- **Spatial reasoning records**:
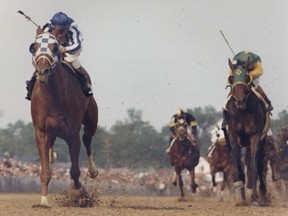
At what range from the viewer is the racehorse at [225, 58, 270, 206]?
1681cm

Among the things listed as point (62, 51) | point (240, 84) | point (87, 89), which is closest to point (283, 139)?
point (240, 84)

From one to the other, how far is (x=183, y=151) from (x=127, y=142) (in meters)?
52.0

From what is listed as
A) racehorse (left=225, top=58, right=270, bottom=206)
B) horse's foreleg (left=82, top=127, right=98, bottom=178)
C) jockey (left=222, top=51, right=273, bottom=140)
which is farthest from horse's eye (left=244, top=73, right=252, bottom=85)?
horse's foreleg (left=82, top=127, right=98, bottom=178)

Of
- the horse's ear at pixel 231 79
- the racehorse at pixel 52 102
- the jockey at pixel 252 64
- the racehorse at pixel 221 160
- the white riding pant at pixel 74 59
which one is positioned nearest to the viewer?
the racehorse at pixel 52 102

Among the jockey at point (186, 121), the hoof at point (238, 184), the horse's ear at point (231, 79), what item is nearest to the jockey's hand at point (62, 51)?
the horse's ear at point (231, 79)

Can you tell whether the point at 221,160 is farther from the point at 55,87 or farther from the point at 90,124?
the point at 55,87

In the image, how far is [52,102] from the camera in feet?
48.7

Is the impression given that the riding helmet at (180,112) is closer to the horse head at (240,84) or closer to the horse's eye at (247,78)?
the horse head at (240,84)

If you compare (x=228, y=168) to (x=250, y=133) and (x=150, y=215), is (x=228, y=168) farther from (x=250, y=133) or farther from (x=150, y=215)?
(x=150, y=215)

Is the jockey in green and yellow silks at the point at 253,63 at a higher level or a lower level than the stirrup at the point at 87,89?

- **TASK**: Write out the records above once more, word for word, with no pictures.

- **CORRECT RESULT**:
At what range from the viewer is the racehorse at [225, 58, 270, 206]?
1681cm

Among the things listed as point (62, 51) | point (240, 84) | point (87, 89), which is closest to point (283, 139)?
point (240, 84)

From one to the other, how far is (x=183, y=151) from (x=127, y=142) (in meters)?
52.0

From what is listed as
A) racehorse (left=225, top=58, right=270, bottom=206)
B) horse's foreleg (left=82, top=127, right=98, bottom=178)
C) jockey (left=222, top=51, right=273, bottom=140)
which is farthest from horse's eye (left=244, top=73, right=252, bottom=85)?
horse's foreleg (left=82, top=127, right=98, bottom=178)

Of
- the horse's ear at pixel 231 79
- the racehorse at pixel 52 102
- the jockey at pixel 252 64
- the racehorse at pixel 221 160
- the white riding pant at pixel 74 59
which one is positioned nearest to the viewer?
the racehorse at pixel 52 102

Among the jockey at point (186, 121), the hoof at point (238, 184), the horse's ear at point (231, 79), what item is nearest to the jockey's hand at point (62, 51)?
the horse's ear at point (231, 79)

Can you tell whether the point at 221,160 is farther from the point at 55,87 or farther from the point at 90,124?
the point at 55,87

In the image, how far is [52,102] from the camera in feet?
48.7

Is the impression given that the riding helmet at (180,112) is closer to the horse head at (240,84) or closer to the horse's eye at (247,78)?
the horse head at (240,84)

If you compare (x=228, y=168) to (x=250, y=133) and (x=150, y=215), is (x=228, y=168) farther from (x=250, y=133) or farther from (x=150, y=215)?
(x=150, y=215)

Is the jockey in green and yellow silks at the point at 253,63 at a higher level or a lower level than the stirrup at the point at 87,89?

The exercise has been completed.